Here, we look at this question: Why does Russia oppose Ukraine’s NATO membership and what role did it play in the decision to invade?
“It is like a knife to the throat.” That’s how Vladimir Putin described the possibility of Ukraine joining the North Atlantic Treaty Organization (NATO) in his lengthy address on Feb. 21, in which he laid out his reasons for invading Ukraine.
Putin mentioned NATO 40 times in the speech.
He views the 30-country military alliance, led by the United States, as an existential threat to Russia, particularly as its membership has expanded eastward and now includes several former Soviet countries.
As a result of that expansion, NATO has now “reached Russia’s borders,” said Putin, and Ukraine’s membership would be intolerable. He described it as a “direct threat to Russia’s security.” Putin warned that, if Ukraine were allowed to join NATO, it could serve as an “advanced bridgehead” for a sudden strike against Russia.
“If our ancestors heard about this, they would probably simply not believe (it),” he said.
Ukraine has been angling to join NATO for many years. It lobbied unsuccessfully for membership in 2008, but those plans were shelved following the election of a pro-Russian government.

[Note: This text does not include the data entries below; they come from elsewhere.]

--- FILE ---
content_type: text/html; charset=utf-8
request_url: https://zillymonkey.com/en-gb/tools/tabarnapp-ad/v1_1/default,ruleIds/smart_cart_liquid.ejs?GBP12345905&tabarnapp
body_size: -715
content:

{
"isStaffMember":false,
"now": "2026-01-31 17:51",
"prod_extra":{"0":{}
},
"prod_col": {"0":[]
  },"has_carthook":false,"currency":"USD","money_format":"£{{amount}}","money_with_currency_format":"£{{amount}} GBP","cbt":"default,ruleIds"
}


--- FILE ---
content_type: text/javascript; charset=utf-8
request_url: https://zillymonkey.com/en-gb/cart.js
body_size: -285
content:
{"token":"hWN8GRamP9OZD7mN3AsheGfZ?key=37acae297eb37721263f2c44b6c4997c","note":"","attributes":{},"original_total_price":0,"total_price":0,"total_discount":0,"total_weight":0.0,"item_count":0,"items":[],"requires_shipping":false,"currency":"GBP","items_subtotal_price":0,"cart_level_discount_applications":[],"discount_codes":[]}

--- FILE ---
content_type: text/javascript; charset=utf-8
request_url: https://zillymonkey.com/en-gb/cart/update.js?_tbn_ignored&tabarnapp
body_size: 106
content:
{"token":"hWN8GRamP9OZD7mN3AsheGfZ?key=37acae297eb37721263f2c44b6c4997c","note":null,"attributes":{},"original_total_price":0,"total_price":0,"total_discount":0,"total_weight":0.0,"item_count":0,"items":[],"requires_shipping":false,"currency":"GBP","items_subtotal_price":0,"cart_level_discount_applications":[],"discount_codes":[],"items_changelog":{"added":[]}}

When that government, led by President Viktor Yanukovych, was overthrown in the 2014 Ukrainian revolution, Ukraine resumed its goal of joining the alliance.
That goal is now enshrined in the country’s constitution.
Putin warned in his speech that it was “only a matter of time” before that goal was reached, which is partly why he says he had to strike.
Putin has demanded NATO close the door to any future possibility of Ukraine’s membership, but the alliance has refused, standing by its founding articles, which allow any eligible European country to be invited to the alliance and prohibit interference in those decisions from “third countries.”